— Extrait —
*-*-*
Il y a la Nation, l’Etat et le Droit. L’état de droit devrait protéger la Nation sans faiblesse. Hélas, nos concitoyens semblent s’approprier le droit à titre individuel en négligeant leur devoir de respecter l’état dont la mission essentielle est de garantir l’unité de notre Nation.
Merci Xavier pour votre témoignage et vos propos clairs comme toujours ! J’ai partagé sur FB et Tweeter…
Très cordialement,
Francis.
Merci à vous de votre lecture et du partage
Bien sûr, je ne peux qu’être d’accord avec ce qui est dit.
*-*-*
— Échantillon du matériau —
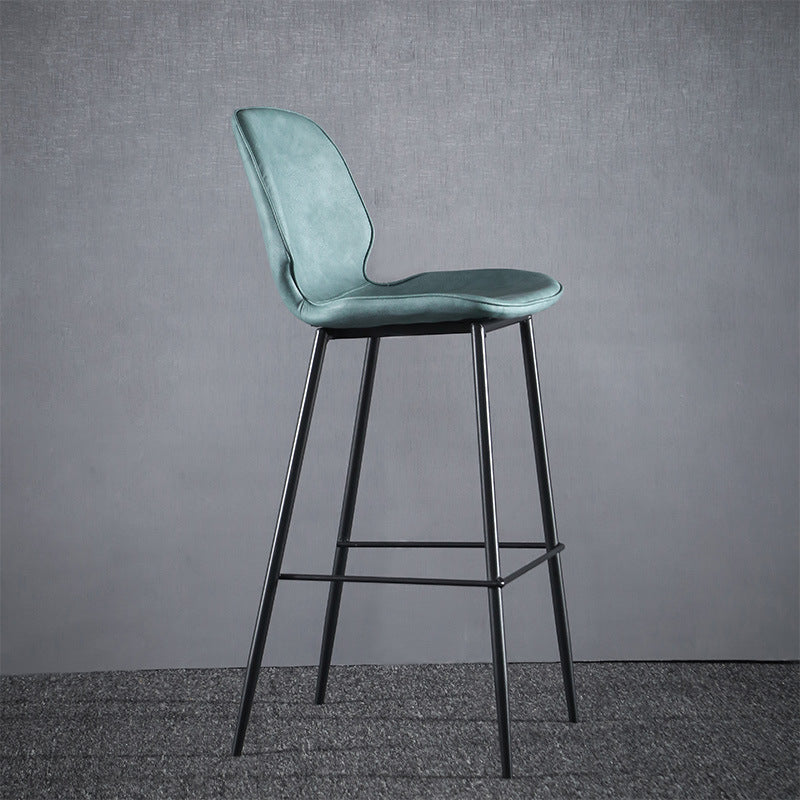 Modern Faux Leather Counter Stool Low Back Indoor Stool with Black Frame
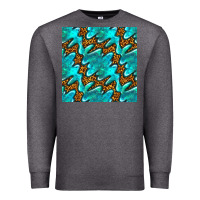 Charcoal Heather turquoise leopard seamless pattern Premium Sweatshirt - BundleAndBundleShop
*-*-*
Prolongez l’extrait de commentaires sur la Nation, l’État et le droit en reprenant après sa dernière phrase.

Mais, que fait l’Etat et son armée de gens bien-pensants dans les bureaux le plus près du ministre pour sauver les fantassins en première ligne. Combien de ceux-ci ont été dans une classe de 30 élèves dont 15 sont des fauteurs de troubles. N’envoient-il pas au front les jeunes recrues frais émoulues de l’école dans les classes où ceux qui en ont eu la possibilité s’en sont écartés le plus vite possible. Sous la sacro-sainte pensée que l’on doit distribuer le même savoir à tous, les enseignants tentent tant bien que mal à tirer une moitié de classe, dont la seule ambition est de semer le trouble. Et si cela ne suffit pas les parents sont là pour menacer, gifler, crever les pneus afin que leur rejeton soit bien noté.
Oui, je sais cela fait très mauvais effet après un texte tourné vers la tolérance, mais j’en ai un peu mare de « tendre l’autre joue »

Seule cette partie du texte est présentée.